§ AUFGABEN
**1)** Zusammen mit wem hat Johanna Henkel-Waidhofer laut dem Interview über Winfried Kretschmann die Biografie geschrieben?
**2)** Führe das Interview über Winfried Kretschmann im Anschluss an seinen letzten Satz weiter.

··· QUELLENAUSZUG

"Er ist unverbiegbar"
Johanna Henkel-Waidhofer hat ein Buch über den Grünen-Politiker Winfried Kretschmann geschrieben, der heute zum Regierungschef in Baden-Württemberg gewählt werden soll. Im Interview spricht sie über Kretschmanns Charakter, seinen Politikstil und das grüne Schwaben-Gen.
Nana Brink: Angeblich, so werden Freunde des wohl ersten grünen Ministerpräsidenten zitiert, sei er der anständigste Mensch, der je Regierungschef wurde. Wenn alles klar geht, wird Winfried Kretschmann heute grüner Landeschef in Baden-Württemberg. Ob seine Freunde recht haben, wird sich zeigen. Zumindest repräsentiert Kretschmann einen anderen Politikertypus, vor allem für die Grünen.
Gerade ist eine Biografie über Kretschmann erschienen, und geschrieben hat sie Johanna Henkel-Waidhofer, zusammen mit ihrem Mann Peter Henkel. Einen schönen guten Tag, Frau Henkel-Waidhofer.
Johanna Henkel-Waidhofer: Guten Tag!
Brink: Sie kennen Winfried Kretschmann seit 30 Jahren. Was sind die drei wesentlichen Charaktereigenschaften, die ihn auszeichnen?

······
··· BEREITGESTELLTE DATEN

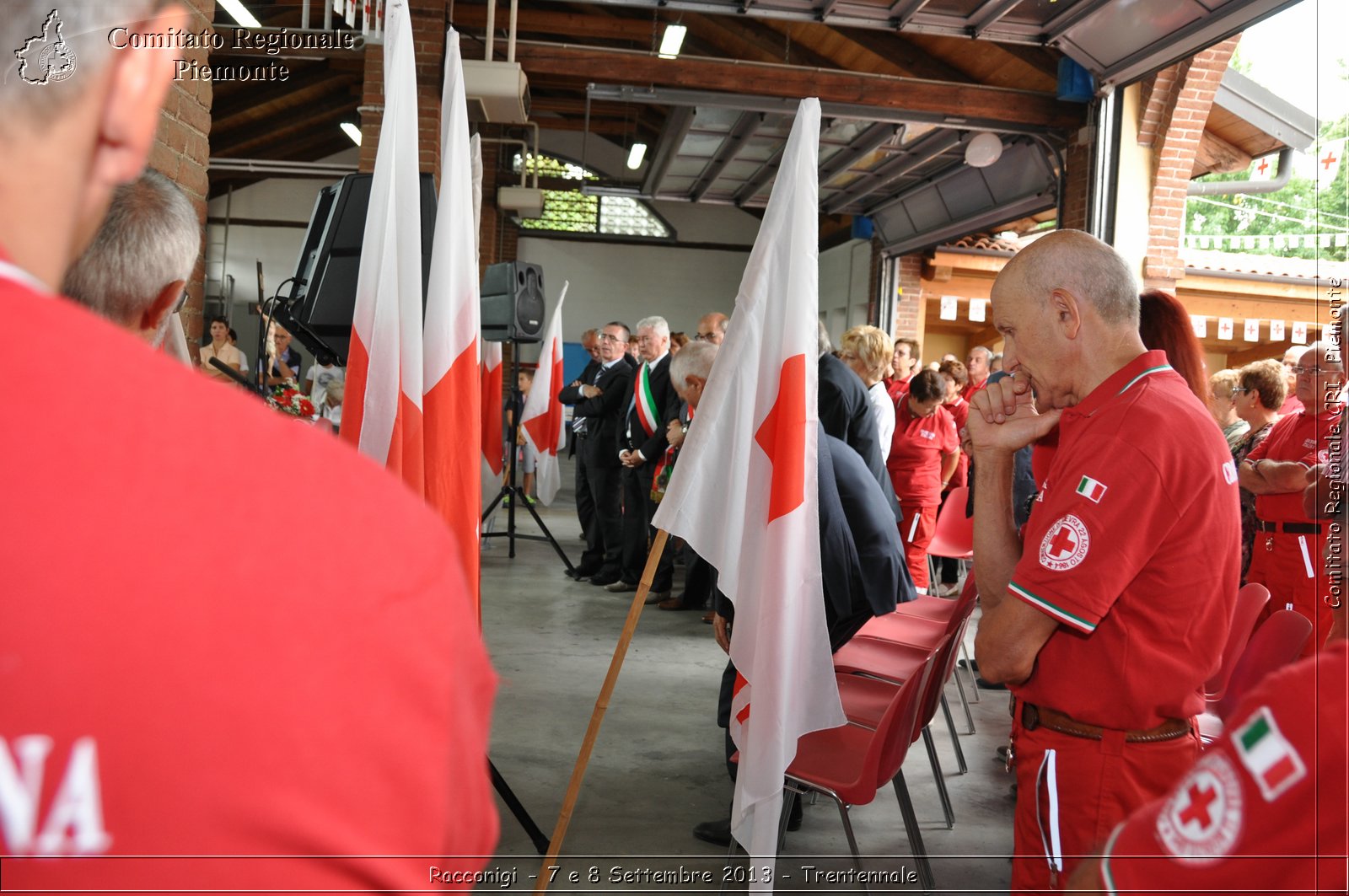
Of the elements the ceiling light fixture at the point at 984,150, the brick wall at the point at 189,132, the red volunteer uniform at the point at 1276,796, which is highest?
the ceiling light fixture at the point at 984,150

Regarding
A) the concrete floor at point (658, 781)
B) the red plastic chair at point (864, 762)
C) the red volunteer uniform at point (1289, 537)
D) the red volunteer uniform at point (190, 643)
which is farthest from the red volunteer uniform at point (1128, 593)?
the red volunteer uniform at point (1289, 537)

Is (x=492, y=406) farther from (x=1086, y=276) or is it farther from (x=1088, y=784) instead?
(x=1088, y=784)

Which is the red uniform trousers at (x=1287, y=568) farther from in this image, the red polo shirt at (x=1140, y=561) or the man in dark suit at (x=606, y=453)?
the man in dark suit at (x=606, y=453)

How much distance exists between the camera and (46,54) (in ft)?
1.73

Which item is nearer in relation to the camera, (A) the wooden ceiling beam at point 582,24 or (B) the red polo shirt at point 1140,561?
(B) the red polo shirt at point 1140,561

······

§ ERGEBNISSE JE AUFGABE
**1)** Mit ihrem Mann Peter Henkel.

**2)**
Henkel-Waidhofer: Er war immer sehr geerdet, und zwar sowohl in der eigenen Partei. Er war immer eine sehr auffällige Figur, wenn er sich öffentlich bewegt hat, zum Beispiel schon '83 auf einer Ministerpräsidentenkonferenz, auf einem Empfang, als Grüner ja ungewöhnlich. Aber er war immer sehr beißig. Er ist sicher sehr, sehr ehrlich. Er ist manchmal bis zur Grenze der fehlenden Strategie ehrlich und ich glaube, dass er zum richtigen Zeitpunkt auch mal auf den Tisch hauen kann. Jetzt wird sich weisen im Regierungsalltag, ob er diesen Zeitpunkt nicht durch die höhere Schlagzahl und durch den größeren Stress manchmal verpasst.
Brink: Winfried Kretschmann bedient ja nicht gerade das grüne Klischee, auch privat nicht.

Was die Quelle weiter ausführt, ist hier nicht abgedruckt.